In February, it will be four months since the attack occurred. When appraised of the seeming delay, Wadsworth conjectured that investigators might be waiting for additional medical records and physicians’ opinions. “Determining the full extent of the injuries takes time,” he explained. “In addition, we want to make sure all witnesses statements have been taken.”

When queried about the possibility of the case appearing on next month’s grand jury docket, Wadsworth said, “The State is waiting for the Bandera County Sheriff’s Office to complete the investigation. We could put it before the February grand jury if things are wrapped up quickly.”

In early October, three Rottweilers attacked Ninon Truax, 69, as she walked along Polly Peak in early evening. After hearing Truax’s screams, a neighbor, Ken Daniels, thwarted the attack by driving the dogs away with rocks. After being impounded by animal control officers, the Rottweilers were later euthanized.
As a result of her injuries, Truax spent nearly a week in the hospital, first at Wilford Hall Medical Center in San Antonio, then at a rehabilitation facility in Boerne. The dog attack has apparently left her with nerve damage.

On Dec. 1, a grand jury indicted the dogs’ owner, Rosalia Clarice Sciafani, 46, of Polly Peak, for fabricating evidence related to the attack. Sciafani was arrested nine days later on a felony charge of “tampering with or fabricating evidence.” She was also charged with on a felony “blue warrant,” which, according to Wadsworth, usually indicates a parole revocation.

No stranger to the Bandera County court system, Sciafani has apparently been charged previously for theft by check and driving while intoxicated, in addition to allegedly serving a 30-year probated sentence on other charges.

To date, Sciafani’s only indictment stemmed from fabricating a rabies vaccination certificate. During the course of the investigation, Sgt. Shane Merritt of the Bandera County Sheriff’s Office said that Sciafani had assured him several times that the three Rottweilers involved in the attack had been inoculated against rabies. However, she repeatedly failed to produce supporting documents.

“When Dr. (Conrad) Nightingale (county rabies officer) issued an order to have the dogs euthanized and tested for rabies,” Merritt said, “(Sciafani) produced a record on one of the dogs that we suspected was fraudulent.”

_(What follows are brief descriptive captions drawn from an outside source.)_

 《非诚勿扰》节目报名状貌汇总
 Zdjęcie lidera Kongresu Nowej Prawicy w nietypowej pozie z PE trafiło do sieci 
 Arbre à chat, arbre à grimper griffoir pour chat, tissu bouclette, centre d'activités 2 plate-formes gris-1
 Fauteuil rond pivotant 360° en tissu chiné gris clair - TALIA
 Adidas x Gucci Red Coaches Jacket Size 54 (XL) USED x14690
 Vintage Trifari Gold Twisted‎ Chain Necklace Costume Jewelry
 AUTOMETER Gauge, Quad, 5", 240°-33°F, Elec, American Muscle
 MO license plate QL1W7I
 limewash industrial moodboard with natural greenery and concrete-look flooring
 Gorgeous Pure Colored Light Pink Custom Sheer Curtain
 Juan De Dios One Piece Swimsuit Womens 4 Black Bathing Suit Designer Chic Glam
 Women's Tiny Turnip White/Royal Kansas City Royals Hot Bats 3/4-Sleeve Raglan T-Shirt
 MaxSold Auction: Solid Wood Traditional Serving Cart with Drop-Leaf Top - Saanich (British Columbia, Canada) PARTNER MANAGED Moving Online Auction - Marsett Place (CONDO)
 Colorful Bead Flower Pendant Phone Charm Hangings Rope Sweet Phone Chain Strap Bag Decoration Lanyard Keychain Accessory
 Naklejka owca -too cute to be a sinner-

According to Chief Deputy Don Berger, Sciafani had access to rabies vaccination paperwork due to her employment in a veterinarian clinic. “But when she filled (the paperwork) out, she put the wrong date. It was dated two days later than the attack,” he explained.

Fabricating evidence is a third degree penalty ranging in punishment from two to 10 years imprisonment and a maximum fine of $10,000. Additionally, Merritt substantiated, Sciafani is on parole and also subject to a revocation hearing that could send her back to prison to complete her original sentence.

In 2007, Texas Legislators enacted the new law that enables law enforcement officers to charge owners of dogs that attack without provocation with a felony. In May, prosecutors in Stephens County used the statute to secure seven-year sentences for a couple whose four pit bulls fatally mauled a 7-year-old boy to death. Because of prior felony convictions, probation for the couple was not an option.

Statute 822.005 of the Health and Safety Code requires that the dog attack be unprovoked, occur off the owner’s property and result in serious bodily injury or death.

The new state statute is also called “Lillian’s Law” after 76-year-old Lillian Stiles, who was fatally mauled in her yard in Milan County in 2005 by a pack of pit bull-Rottweiler mixes. It eliminates the “one free bite” law that prevented owners from being charged unless their dog been involved in a previous attack.